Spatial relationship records

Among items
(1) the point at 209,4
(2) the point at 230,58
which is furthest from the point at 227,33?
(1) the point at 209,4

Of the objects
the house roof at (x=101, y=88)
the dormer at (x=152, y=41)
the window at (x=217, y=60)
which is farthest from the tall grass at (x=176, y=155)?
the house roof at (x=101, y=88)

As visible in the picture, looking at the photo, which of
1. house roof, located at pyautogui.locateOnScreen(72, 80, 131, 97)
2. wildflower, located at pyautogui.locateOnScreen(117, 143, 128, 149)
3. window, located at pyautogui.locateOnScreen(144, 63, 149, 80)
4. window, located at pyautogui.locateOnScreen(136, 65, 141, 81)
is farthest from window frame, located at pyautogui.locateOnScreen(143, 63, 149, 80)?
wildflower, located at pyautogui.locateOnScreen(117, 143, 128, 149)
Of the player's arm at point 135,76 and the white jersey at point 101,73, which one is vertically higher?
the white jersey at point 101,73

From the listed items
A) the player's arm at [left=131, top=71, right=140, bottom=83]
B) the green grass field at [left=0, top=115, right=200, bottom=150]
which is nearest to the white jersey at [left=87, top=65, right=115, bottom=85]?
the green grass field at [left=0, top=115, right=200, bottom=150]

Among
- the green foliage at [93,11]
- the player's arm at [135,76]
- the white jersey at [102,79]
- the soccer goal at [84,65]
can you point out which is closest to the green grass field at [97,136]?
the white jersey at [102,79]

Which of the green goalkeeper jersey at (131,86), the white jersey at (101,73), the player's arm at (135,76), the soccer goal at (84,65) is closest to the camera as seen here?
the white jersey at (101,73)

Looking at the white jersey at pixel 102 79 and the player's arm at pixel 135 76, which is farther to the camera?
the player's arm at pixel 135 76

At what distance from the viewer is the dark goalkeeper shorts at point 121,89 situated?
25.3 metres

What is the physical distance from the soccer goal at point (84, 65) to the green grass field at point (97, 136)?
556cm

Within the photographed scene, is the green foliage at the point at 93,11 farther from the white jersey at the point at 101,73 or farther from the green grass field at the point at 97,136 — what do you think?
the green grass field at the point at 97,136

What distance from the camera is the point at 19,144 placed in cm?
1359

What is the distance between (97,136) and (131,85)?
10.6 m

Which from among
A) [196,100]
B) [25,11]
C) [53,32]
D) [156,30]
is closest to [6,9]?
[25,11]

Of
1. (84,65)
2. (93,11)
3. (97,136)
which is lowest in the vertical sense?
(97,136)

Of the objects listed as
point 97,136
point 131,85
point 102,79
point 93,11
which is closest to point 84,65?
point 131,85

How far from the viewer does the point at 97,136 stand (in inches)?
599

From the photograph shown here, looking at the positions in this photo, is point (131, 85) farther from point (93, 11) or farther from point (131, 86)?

→ Stated task: Retype all of the material above, word for word.

→ Task output:
Among items
(1) the point at 209,4
(2) the point at 230,58
which is furthest from the point at 227,33?
(1) the point at 209,4

Of the objects
the house roof at (x=101, y=88)
the dormer at (x=152, y=41)
the window at (x=217, y=60)
which is farthest from the tall grass at (x=176, y=155)?
the house roof at (x=101, y=88)

As visible in the picture, looking at the photo, which of
1. house roof, located at pyautogui.locateOnScreen(72, 80, 131, 97)
2. wildflower, located at pyautogui.locateOnScreen(117, 143, 128, 149)
3. window, located at pyautogui.locateOnScreen(144, 63, 149, 80)
4. window, located at pyautogui.locateOnScreen(136, 65, 141, 81)
is farthest from window frame, located at pyautogui.locateOnScreen(143, 63, 149, 80)?
wildflower, located at pyautogui.locateOnScreen(117, 143, 128, 149)
Of the player's arm at point 135,76 and the white jersey at point 101,73, which one is vertically higher?
the white jersey at point 101,73

From the listed items
A) the player's arm at [left=131, top=71, right=140, bottom=83]
B) the green grass field at [left=0, top=115, right=200, bottom=150]
which is nearest to the white jersey at [left=87, top=65, right=115, bottom=85]?
the green grass field at [left=0, top=115, right=200, bottom=150]

Among
- the green foliage at [93,11]
- the player's arm at [135,76]
- the white jersey at [102,79]
- the soccer goal at [84,65]
can you point out which is closest to the green grass field at [97,136]?
the white jersey at [102,79]

Which of the green goalkeeper jersey at (131,86), the white jersey at (101,73), the player's arm at (135,76), the soccer goal at (84,65) is closest to the camera as seen here?
the white jersey at (101,73)

Looking at the white jersey at pixel 102 79 and the player's arm at pixel 135 76, which is farther to the camera?
the player's arm at pixel 135 76

At what distance from the viewer is the dark goalkeeper shorts at point 121,89 situated?
25.3 metres

What is the physical distance from the soccer goal at point (84, 65) to the green grass field at point (97, 136)?
556cm

Within the photographed scene, is the green foliage at the point at 93,11 farther from the white jersey at the point at 101,73 or farther from the green grass field at the point at 97,136 — what do you think?
the green grass field at the point at 97,136

What distance from the camera is the point at 19,144 placed in cm?
1359

What is the distance between (97,136) and (131,85)?
10.6 m

Which from among
A) [196,100]
B) [25,11]
C) [53,32]
D) [156,30]
is closest to [6,9]?
[25,11]

Of
1. (84,65)
2. (93,11)
3. (97,136)
which is lowest in the vertical sense?
(97,136)

Of the objects listed as
point 97,136
point 131,85
point 102,79
point 93,11
which is closest to point 84,65?
point 131,85

How far from the viewer does the point at 97,136 stand (in inches)?
599

From the photograph shown here, looking at the positions in this photo, is point (131, 85) farther from point (93, 11) or farther from point (131, 86)?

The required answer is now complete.